Das Rätsel dieses merkwürdigen Grabes findet folgende Erklärung. In einer der größten Eisengießereien in New Orleans war besagter Thomas Fington als Arbeiter seit mehreren [220] Jahren beschäftigt. Er hatte die Aufsicht über den großen Sammelbehälter, in dem das geschmolzene Eisen aus den verschiedenen kleineren Schmelztiegeln vereinigt wurde, um sodann in die Formen zur Herstellung größerer Maschinenteile geleitet zu werden. Am 30. November 1904 war der Sammelbehälter, der ungefähr zwei Meter Tiefe hatte, vollkommen mit flüssigem Eisen angefüllt, da die Welle zu einem großen Flußdampfer gegossen werden sollte. Fington stand über dem Behälter auf einer beweglichen Laufbrücke und wollte gerade das Zeichen zum Öffnen des Abflußrohres geben, als er das Gleichgewicht verlor und mit einem furchtbaren Schrei in die glühende Masse hinabstürzte. Wie Augenzeugen gesehen haben, fiel er der Länge nach, und zwar mit dem Gesicht nach unten, in das flüssige Metall, dessen Hitze den Körper des Unglücklichen in wenigen Sekunden so vollständig verzehrte, daß nachher nur noch an einer dunkleren Färbung der Oberfläche die Stelle zu erkennen war, an der Fingtons Körper verschwunden war.

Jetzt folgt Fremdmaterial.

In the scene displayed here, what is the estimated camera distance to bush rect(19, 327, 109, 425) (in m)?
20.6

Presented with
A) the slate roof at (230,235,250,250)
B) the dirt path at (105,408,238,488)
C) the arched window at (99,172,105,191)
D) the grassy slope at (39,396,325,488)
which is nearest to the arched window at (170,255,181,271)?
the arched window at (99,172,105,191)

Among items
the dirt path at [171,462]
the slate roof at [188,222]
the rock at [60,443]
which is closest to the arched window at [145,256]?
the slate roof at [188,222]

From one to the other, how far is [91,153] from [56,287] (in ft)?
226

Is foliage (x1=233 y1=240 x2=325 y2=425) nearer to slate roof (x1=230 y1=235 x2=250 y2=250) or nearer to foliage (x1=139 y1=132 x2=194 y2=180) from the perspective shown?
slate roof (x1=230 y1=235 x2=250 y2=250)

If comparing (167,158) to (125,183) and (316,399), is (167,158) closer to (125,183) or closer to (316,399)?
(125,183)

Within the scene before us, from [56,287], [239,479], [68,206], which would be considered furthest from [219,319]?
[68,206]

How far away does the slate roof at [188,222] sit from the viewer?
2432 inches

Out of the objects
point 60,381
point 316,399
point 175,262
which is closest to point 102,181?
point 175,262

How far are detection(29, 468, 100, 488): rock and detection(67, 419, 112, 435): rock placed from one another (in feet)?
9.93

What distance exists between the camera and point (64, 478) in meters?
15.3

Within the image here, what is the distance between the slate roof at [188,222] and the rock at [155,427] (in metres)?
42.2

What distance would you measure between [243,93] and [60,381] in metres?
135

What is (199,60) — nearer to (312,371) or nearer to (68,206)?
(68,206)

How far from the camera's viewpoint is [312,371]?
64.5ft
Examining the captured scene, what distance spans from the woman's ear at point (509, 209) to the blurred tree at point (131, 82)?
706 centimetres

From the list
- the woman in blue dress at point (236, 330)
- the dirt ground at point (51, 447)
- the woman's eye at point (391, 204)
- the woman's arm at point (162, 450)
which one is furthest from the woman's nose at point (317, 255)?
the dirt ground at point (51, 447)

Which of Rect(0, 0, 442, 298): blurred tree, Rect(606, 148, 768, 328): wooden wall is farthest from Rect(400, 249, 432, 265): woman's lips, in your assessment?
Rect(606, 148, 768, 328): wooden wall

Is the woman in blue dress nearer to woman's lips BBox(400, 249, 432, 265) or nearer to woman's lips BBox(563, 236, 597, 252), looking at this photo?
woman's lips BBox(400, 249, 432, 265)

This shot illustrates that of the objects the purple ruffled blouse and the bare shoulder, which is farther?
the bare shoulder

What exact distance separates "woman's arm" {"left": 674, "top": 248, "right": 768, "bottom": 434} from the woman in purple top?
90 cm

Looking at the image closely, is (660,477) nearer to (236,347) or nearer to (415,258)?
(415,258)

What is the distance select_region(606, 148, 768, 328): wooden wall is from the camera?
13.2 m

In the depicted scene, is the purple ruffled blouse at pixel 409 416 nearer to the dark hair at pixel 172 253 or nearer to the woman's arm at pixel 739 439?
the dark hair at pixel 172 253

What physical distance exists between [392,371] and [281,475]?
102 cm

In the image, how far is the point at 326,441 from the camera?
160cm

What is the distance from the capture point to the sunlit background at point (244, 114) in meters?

Nachdem sich die erste Aufregung gelegt hatte, wollte der leitende Ingenieur die flüssige Eisenmasse dennoch zu dem Guß verwenden; jedoch die Arbeiter widersetzten sich dem, und man ließ daher den Inhalt des Sammelbehälters erkalten und erstarren. Schließlich wurde nach langem Beraten ein Ausweg gefunden, der die Gefühle der Arbeiterschaft und der Familie des in der glühenden Eisenmasse spurlos Verschwundenen schonte. Man ließ aus dem erstarrten Gußeisenblock das Stück herausschneiden, welches sich durch die dunklere Schattierung abzeichnete.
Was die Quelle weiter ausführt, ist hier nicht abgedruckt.